Although retroviruses are not normally used for in vivo gene therapy because of their sensitivity to serum complement, they are comparatively stable in this special environment and have the advantage that, since they only infect actively dividing cells, the tumor cells are a target, but not nearby brain cells (which are usually terminally differentiated).
The pro drug gene that was transferred is a HSV gene which encodes thymidine kinase (HSV-tk). HSV-tk confers sensitivity to the drug gancyclovir by phosphorylating it within the cell to form gancyclovir monophosphate which is subsequently converted by cellular kinases to gancyclovir triphosphate.
This compound inhibits DNA polymerase and causes cell death (see Fig. 23.14). Such therapy appears to benefit from a phenomenon known as the by-stander effect: adjacent tumor cells that have not taken up the HSV- tk gene may still be destroyed. This is thought to be due to diffusion of the gancyclovir triphosphate from cells which have taken up the HSV-tk gene, perhaps via gap junctions.
Gene therapy for infectious disorders is often aimed at selectively interfering with the life-cycle of the infectious agent:
Current gene therapy trials for infectious disorders are conspicuously targeted at treating AIDS patients. The infectious agent for this usually fatal disorder is a class of retrovirus known as HIV-1 which can infect helper T lymphocytes, a crucially important subset of immune system cells (see Fig. 23.15).

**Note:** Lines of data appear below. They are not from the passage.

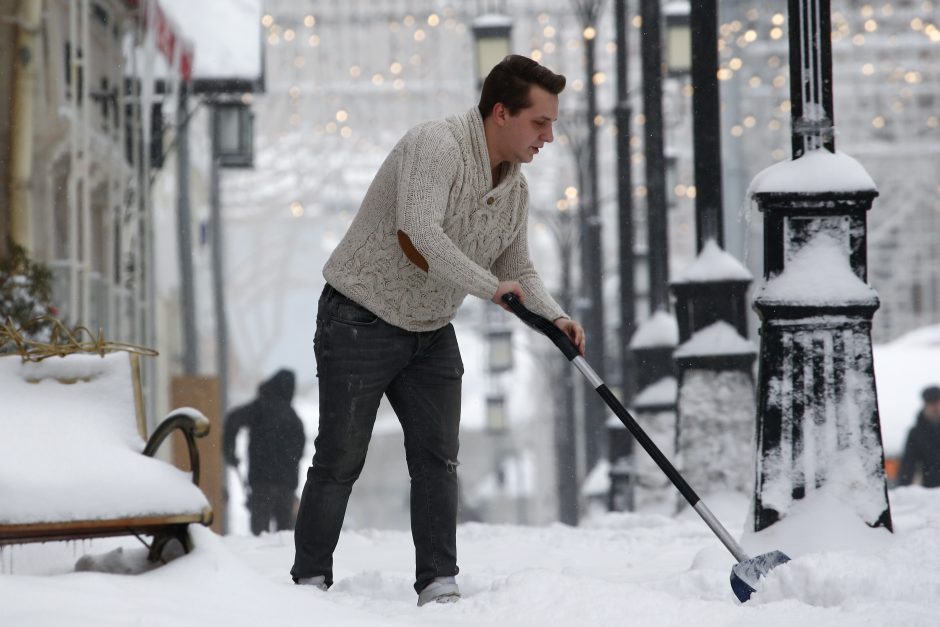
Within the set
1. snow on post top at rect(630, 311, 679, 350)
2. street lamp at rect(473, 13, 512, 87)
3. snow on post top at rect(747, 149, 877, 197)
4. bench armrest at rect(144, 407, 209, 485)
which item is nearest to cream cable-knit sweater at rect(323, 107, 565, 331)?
bench armrest at rect(144, 407, 209, 485)

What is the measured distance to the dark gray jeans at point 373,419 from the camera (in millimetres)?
4637

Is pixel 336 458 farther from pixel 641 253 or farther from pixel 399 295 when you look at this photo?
pixel 641 253

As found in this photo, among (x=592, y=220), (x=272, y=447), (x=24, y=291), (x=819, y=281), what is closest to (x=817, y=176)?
(x=819, y=281)

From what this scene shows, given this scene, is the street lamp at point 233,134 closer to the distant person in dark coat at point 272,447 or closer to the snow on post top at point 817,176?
the distant person in dark coat at point 272,447

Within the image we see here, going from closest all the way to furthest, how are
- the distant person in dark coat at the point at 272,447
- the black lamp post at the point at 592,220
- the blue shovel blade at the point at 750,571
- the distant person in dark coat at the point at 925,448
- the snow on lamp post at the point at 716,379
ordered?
the blue shovel blade at the point at 750,571 < the snow on lamp post at the point at 716,379 < the distant person in dark coat at the point at 272,447 < the distant person in dark coat at the point at 925,448 < the black lamp post at the point at 592,220

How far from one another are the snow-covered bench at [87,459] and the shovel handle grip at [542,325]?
0.94 metres

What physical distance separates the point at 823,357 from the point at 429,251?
1555 millimetres

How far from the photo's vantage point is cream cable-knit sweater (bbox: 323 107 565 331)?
14.6ft

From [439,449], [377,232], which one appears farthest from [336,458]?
[377,232]

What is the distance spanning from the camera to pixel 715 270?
957 cm

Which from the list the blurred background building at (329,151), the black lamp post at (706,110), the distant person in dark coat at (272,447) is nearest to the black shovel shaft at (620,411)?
the blurred background building at (329,151)

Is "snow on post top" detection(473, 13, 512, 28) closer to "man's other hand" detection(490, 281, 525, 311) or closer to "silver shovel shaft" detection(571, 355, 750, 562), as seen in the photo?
"silver shovel shaft" detection(571, 355, 750, 562)

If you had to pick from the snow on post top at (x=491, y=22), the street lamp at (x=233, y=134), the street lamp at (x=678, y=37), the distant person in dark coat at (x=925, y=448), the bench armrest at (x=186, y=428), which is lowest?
the distant person in dark coat at (x=925, y=448)

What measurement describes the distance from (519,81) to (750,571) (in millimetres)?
1550
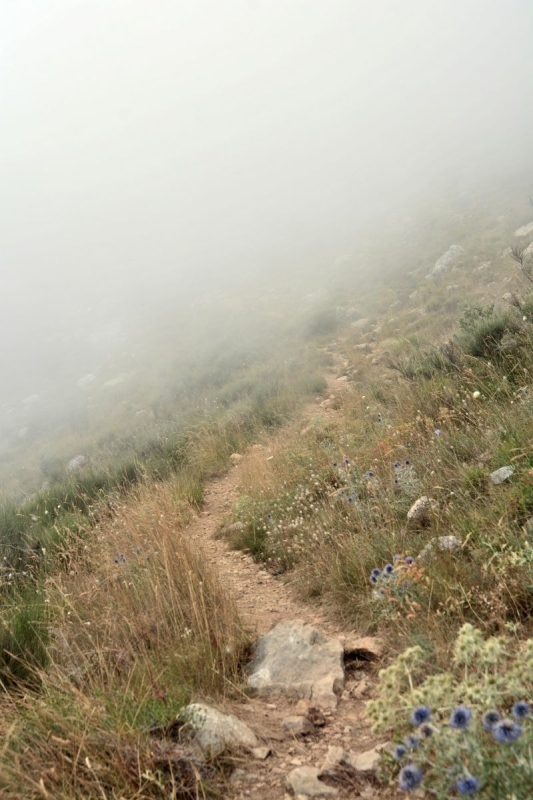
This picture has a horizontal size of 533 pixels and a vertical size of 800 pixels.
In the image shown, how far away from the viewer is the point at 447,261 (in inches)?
789

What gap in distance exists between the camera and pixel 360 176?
2030 inches

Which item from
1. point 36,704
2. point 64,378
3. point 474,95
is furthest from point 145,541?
point 474,95

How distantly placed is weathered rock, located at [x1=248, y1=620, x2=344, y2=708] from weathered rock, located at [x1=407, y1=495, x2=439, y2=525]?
3.78ft

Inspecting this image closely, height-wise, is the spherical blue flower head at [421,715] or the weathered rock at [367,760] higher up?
the spherical blue flower head at [421,715]

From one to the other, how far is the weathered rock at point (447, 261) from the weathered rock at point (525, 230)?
223cm

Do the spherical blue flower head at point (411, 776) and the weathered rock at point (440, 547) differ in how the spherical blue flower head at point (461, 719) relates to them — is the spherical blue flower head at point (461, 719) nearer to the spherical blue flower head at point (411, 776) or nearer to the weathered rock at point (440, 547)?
the spherical blue flower head at point (411, 776)

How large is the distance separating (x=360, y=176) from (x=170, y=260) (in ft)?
70.2

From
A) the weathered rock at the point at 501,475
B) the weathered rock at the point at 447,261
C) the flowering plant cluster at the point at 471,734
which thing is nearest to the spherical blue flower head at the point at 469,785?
the flowering plant cluster at the point at 471,734

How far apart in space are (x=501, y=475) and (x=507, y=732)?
8.33 feet

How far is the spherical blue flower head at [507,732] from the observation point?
127cm

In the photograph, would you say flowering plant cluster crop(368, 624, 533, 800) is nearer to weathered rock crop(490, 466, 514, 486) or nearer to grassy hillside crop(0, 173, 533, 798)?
grassy hillside crop(0, 173, 533, 798)

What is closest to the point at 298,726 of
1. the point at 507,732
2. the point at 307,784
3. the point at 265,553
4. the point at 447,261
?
the point at 307,784

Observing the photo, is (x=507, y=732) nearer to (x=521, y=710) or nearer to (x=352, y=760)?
(x=521, y=710)

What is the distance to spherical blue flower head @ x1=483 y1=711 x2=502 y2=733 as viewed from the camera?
1370mm
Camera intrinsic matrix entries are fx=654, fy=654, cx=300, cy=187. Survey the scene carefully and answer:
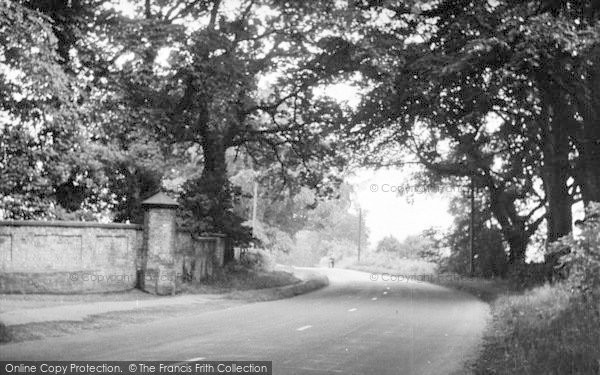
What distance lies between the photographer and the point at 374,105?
2409 cm

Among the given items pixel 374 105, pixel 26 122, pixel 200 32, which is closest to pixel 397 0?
pixel 374 105

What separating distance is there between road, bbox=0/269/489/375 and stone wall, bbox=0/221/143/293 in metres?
4.53

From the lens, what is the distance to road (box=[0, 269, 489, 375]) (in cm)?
988

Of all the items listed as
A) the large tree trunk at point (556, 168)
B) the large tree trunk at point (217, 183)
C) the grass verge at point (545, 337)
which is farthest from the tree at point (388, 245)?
the grass verge at point (545, 337)

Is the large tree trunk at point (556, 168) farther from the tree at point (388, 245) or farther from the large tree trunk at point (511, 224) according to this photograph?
the tree at point (388, 245)

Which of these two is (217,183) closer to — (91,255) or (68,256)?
(91,255)

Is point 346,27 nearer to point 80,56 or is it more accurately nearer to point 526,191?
point 80,56

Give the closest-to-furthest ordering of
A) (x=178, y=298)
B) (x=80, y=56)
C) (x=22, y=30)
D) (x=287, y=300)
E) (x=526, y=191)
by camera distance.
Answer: (x=22, y=30)
(x=178, y=298)
(x=80, y=56)
(x=287, y=300)
(x=526, y=191)

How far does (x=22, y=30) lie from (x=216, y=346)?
9704 millimetres

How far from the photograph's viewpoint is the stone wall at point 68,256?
1903cm

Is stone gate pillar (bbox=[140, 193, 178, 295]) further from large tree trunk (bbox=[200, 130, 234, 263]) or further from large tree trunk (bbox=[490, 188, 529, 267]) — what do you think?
large tree trunk (bbox=[490, 188, 529, 267])

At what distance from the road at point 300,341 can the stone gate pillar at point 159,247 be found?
3.47 m

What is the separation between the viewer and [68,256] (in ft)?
65.6

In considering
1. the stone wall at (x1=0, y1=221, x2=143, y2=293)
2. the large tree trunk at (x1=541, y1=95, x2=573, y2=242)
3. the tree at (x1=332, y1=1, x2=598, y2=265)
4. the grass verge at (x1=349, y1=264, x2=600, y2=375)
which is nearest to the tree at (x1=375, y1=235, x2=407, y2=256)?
the tree at (x1=332, y1=1, x2=598, y2=265)
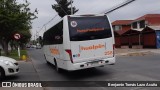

Two features of HIV-1 make it especially deadly: it eventually kills the helper T cells (thereby rendering patients susceptible to other infections), and the provirus tends to persist in a latent state before being suddenly activated (the lack of virus production during the latent state complicates anti-viral drug treatment). A major problem is that the HIV genome is mutating at a very high rate.
In principle, a variety of gene therapy strategies can be envisaged for treating AIDS. As in the case of cancer gene therapy, infected cells can be killed directly (by insertion of a gene encoding a toxin or a pro-drug; see above) or indirectly, by enhancing an immune response against them.
For example, this can involve transferring a gene that encodes an HlV-1 antigen, such as the envelope protein gp 120, and expressing it in the patient in order to provoke an immune response against the HIV-1 virus, or the patient’s immune system can be boosted by transfer and expression of a gene encoding a cytokine, such as an interferon. Another general approach, which is applicable to all disorders caused by infectious agents, is to find a means of interfering with the life-cycle of the infectious agent.